ORPHA:93585Classification level: Subtype of disorder
- Acquired TTP
- Autoimmune thrombotic thrombocytopenic purpura
- Thrombotic thrombocytopenic purpura due to anti-ADAMTS-13 antibodies
- Prevalence: Unknown
- Inheritance: Multigenic/multifactorial
- Age of onset: All ages
- ICD-10: M31.1
- OMIM: -
- UMLS: C2584778
- MeSH: C536901
- GARD: -
- MedDRA: -
The annual incidence of TTP is estimated at up to 1/250, 000. Acquired TTP is much more common than congenital TTP (see this term), accounting for over 95% of all TTP cases, and has a 3:1 female-to-male ratio.

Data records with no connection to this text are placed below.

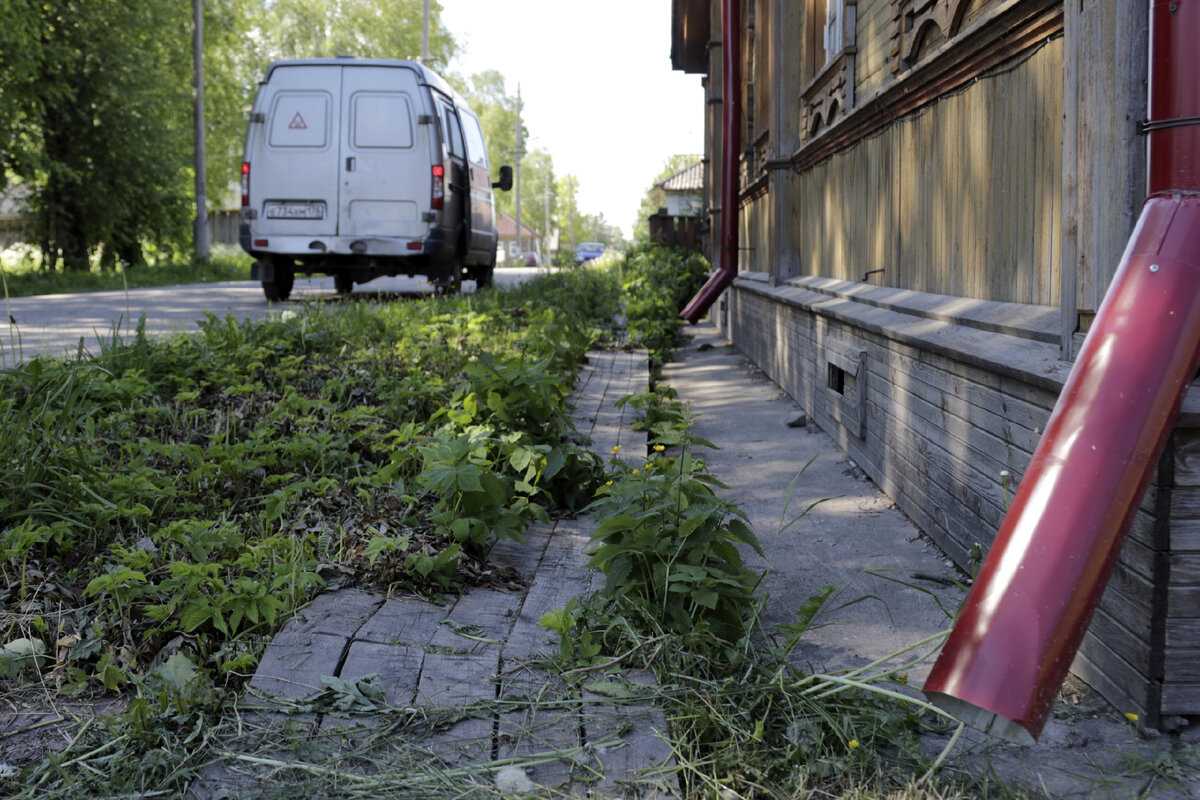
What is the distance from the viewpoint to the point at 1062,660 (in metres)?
1.85

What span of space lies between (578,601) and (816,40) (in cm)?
642

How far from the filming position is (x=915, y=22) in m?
4.84

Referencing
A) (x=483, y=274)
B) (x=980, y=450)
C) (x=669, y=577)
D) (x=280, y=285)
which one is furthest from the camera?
(x=483, y=274)

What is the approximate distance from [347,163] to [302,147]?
0.54m

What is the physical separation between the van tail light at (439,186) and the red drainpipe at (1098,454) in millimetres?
9707

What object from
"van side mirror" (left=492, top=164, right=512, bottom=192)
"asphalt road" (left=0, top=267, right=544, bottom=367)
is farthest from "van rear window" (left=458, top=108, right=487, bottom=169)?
"asphalt road" (left=0, top=267, right=544, bottom=367)

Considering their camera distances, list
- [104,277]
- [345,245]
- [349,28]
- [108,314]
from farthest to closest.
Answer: [349,28], [104,277], [345,245], [108,314]

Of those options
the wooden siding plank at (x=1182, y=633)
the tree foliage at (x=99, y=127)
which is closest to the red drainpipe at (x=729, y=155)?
the wooden siding plank at (x=1182, y=633)

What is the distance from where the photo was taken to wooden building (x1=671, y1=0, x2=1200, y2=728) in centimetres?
226

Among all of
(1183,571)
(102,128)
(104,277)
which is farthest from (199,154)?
(1183,571)

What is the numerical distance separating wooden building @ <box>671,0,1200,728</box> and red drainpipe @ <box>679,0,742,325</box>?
1.56 m

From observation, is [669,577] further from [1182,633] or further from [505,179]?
[505,179]

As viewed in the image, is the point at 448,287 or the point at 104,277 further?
the point at 104,277

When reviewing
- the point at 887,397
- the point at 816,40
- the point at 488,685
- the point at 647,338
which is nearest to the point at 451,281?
the point at 647,338
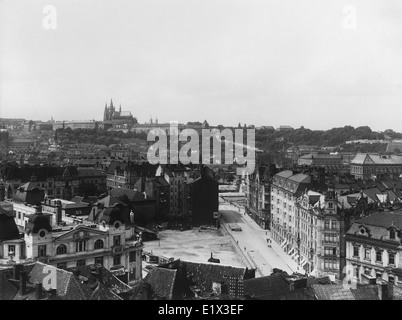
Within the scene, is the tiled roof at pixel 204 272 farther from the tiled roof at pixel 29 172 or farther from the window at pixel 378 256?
the tiled roof at pixel 29 172

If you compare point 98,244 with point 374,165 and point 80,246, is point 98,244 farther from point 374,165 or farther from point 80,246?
point 374,165

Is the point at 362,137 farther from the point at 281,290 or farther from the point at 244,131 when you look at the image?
the point at 281,290

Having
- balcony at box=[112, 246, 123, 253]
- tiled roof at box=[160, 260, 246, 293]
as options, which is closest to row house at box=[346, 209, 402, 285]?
tiled roof at box=[160, 260, 246, 293]

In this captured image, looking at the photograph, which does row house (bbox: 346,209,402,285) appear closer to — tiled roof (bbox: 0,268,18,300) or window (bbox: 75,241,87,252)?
window (bbox: 75,241,87,252)

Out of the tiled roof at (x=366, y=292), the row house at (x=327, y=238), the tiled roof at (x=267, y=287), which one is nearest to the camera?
the tiled roof at (x=366, y=292)

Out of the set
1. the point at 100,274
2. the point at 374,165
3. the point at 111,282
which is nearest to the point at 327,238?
the point at 111,282

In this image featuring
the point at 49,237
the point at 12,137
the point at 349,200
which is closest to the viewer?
the point at 49,237

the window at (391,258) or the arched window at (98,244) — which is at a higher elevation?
the arched window at (98,244)

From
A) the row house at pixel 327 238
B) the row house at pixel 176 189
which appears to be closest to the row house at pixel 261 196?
the row house at pixel 176 189
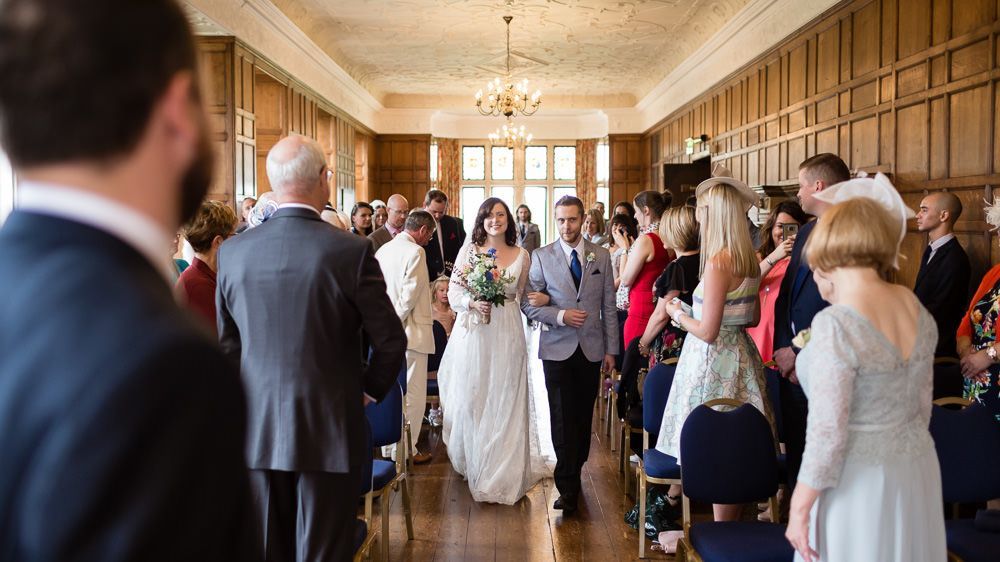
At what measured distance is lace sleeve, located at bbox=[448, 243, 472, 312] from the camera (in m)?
5.24

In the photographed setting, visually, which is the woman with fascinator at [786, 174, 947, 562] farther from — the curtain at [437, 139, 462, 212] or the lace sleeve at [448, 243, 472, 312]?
the curtain at [437, 139, 462, 212]

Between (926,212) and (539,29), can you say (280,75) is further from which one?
(926,212)

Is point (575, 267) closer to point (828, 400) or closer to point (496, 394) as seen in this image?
point (496, 394)

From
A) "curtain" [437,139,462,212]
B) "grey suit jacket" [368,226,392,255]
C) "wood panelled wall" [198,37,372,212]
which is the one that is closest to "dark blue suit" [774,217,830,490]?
"grey suit jacket" [368,226,392,255]

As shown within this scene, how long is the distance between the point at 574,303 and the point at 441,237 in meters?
4.29

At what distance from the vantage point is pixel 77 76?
76 centimetres

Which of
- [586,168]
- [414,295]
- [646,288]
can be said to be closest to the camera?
[414,295]

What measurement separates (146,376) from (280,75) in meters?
11.7

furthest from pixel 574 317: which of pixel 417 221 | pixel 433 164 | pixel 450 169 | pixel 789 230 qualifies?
pixel 450 169

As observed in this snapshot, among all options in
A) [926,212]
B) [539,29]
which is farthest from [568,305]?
[539,29]

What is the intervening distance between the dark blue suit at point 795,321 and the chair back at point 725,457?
56 cm

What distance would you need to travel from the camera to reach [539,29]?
44.6ft

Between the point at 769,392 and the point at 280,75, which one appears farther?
the point at 280,75

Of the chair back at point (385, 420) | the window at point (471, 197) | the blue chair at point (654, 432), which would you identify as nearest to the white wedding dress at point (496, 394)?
the blue chair at point (654, 432)
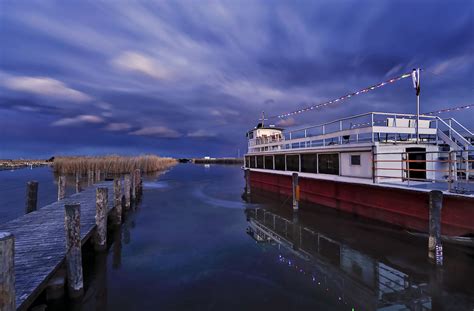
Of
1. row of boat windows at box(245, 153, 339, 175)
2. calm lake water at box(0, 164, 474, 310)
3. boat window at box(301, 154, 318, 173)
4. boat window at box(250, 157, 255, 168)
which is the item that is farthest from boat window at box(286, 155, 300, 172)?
boat window at box(250, 157, 255, 168)

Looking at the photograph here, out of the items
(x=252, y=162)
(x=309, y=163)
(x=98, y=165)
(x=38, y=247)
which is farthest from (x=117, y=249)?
(x=98, y=165)

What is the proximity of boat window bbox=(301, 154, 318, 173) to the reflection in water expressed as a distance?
5357mm

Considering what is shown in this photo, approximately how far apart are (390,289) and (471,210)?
4455mm

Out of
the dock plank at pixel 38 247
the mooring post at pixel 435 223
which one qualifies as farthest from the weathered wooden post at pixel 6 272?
the mooring post at pixel 435 223

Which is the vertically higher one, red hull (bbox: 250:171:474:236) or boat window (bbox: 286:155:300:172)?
boat window (bbox: 286:155:300:172)

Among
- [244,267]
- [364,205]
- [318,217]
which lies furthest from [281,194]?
[244,267]

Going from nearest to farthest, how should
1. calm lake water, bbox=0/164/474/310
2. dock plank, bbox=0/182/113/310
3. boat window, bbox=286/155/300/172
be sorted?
dock plank, bbox=0/182/113/310
calm lake water, bbox=0/164/474/310
boat window, bbox=286/155/300/172

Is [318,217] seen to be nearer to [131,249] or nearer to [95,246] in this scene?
[131,249]

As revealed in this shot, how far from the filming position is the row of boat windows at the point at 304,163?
15594 mm

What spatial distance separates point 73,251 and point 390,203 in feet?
39.2

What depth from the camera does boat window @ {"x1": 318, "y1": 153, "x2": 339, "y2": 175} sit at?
50.0ft

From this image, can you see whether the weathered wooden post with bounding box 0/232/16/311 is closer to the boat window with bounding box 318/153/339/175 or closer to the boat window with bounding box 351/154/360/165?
the boat window with bounding box 351/154/360/165

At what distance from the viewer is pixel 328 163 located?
15852 millimetres

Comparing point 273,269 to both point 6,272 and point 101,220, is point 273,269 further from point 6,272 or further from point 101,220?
point 6,272
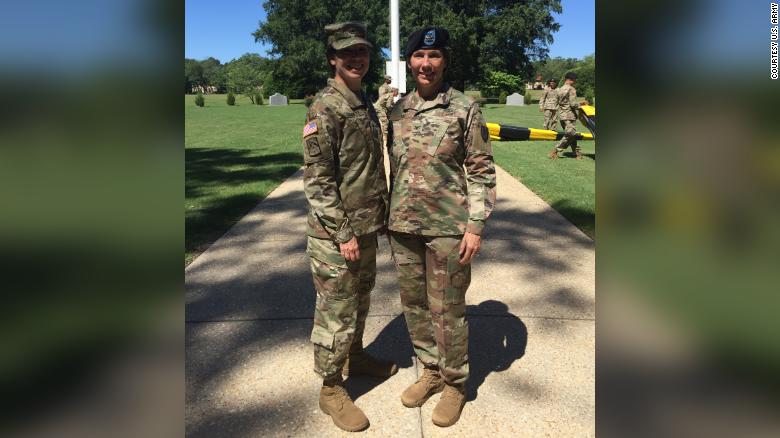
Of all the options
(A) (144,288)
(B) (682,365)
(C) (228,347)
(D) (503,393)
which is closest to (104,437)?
(A) (144,288)

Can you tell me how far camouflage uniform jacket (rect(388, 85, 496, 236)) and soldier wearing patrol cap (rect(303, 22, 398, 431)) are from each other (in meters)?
0.16

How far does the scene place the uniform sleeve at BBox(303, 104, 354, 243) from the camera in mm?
2547

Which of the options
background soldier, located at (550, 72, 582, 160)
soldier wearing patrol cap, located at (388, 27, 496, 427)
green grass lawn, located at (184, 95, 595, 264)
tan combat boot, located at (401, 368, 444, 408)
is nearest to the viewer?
soldier wearing patrol cap, located at (388, 27, 496, 427)

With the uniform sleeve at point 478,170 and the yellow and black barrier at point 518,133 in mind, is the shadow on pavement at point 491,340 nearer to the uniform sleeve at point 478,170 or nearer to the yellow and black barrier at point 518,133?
the uniform sleeve at point 478,170

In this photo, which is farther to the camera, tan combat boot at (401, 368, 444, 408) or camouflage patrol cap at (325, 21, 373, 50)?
tan combat boot at (401, 368, 444, 408)

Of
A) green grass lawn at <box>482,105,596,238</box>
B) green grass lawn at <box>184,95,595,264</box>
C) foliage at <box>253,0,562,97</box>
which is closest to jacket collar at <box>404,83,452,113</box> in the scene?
green grass lawn at <box>184,95,595,264</box>

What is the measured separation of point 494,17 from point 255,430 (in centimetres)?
5040

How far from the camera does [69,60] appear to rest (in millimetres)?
575

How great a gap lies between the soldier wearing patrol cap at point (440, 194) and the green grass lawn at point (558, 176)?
3945 mm

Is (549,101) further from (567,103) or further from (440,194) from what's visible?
(440,194)

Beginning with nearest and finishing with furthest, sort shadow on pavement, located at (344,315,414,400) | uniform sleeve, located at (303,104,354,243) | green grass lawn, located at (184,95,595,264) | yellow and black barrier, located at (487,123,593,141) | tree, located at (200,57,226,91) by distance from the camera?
1. uniform sleeve, located at (303,104,354,243)
2. shadow on pavement, located at (344,315,414,400)
3. green grass lawn, located at (184,95,595,264)
4. yellow and black barrier, located at (487,123,593,141)
5. tree, located at (200,57,226,91)

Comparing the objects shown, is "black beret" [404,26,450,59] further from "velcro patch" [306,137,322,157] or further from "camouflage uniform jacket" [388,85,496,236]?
"velcro patch" [306,137,322,157]

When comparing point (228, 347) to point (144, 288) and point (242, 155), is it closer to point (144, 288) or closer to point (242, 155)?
point (144, 288)

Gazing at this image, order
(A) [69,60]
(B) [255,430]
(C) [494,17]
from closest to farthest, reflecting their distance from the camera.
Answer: (A) [69,60] → (B) [255,430] → (C) [494,17]
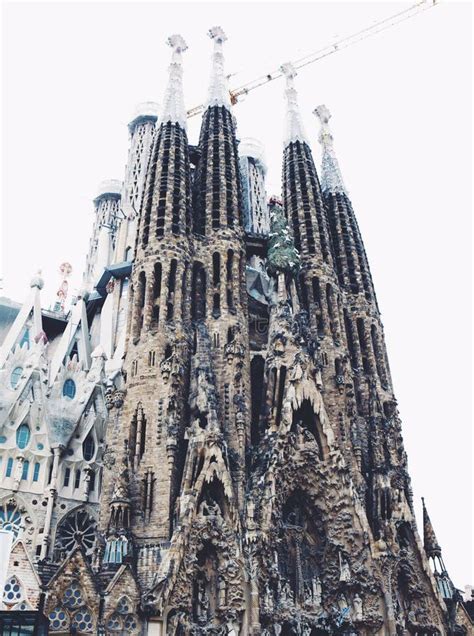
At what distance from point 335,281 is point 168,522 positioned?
50.9 feet

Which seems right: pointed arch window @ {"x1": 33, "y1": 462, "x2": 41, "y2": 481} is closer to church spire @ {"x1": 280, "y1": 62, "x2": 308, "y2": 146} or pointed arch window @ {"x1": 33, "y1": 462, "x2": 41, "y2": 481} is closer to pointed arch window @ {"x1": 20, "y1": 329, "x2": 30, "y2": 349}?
pointed arch window @ {"x1": 20, "y1": 329, "x2": 30, "y2": 349}

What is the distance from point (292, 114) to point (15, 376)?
860 inches

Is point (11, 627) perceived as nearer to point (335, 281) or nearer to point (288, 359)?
point (288, 359)

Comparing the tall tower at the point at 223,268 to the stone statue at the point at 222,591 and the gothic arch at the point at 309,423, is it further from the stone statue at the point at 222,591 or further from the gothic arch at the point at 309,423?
the stone statue at the point at 222,591

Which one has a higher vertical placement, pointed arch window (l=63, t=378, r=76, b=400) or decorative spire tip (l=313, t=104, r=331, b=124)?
decorative spire tip (l=313, t=104, r=331, b=124)

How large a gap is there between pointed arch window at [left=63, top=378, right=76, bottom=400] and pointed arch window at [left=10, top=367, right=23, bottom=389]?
86.9 inches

Disease onset is typically sudden and occurs in adulthood (median age: 40 years). Prodromic manifestations including fatigue, arthralgias, myalgias and abdominal and/or lumbar pain are frequently observed around the time of diagnosis. Thrombotic microangiopathy is associated with MAHA, consumptive peripheral thrombocytopenia and variable organ injury due to disseminated microvascular thrombosis. Manifestations due to cerebral (headache, confusion, seizure, focal deficiency, altered mental state and coma; 50-80% of cases), cardiac (infarction, congestive heart failure, arrhythmias, cardiogenic shock, and sudden cardiac arrest), and gastrointestinal (abdominal pain, nausea, vomiting, and diarrhea) involvement are observed. Renal involvement is usually mild. The disease course is variable. Patients may suffer from only one acute TTP episode; however, relapses have been reported in 30-40% of patients. Acquired TTP is usually idiopathic but rarely may occur in association with a connective tissue disease (mostly systemic lupus erythematosus and Sjögren's syndrome) (see these terms), infections (typically HIV infection), or after ticlopidine intake. Patients with a history of acquired TTP are at risk of a relapse during pregnancy.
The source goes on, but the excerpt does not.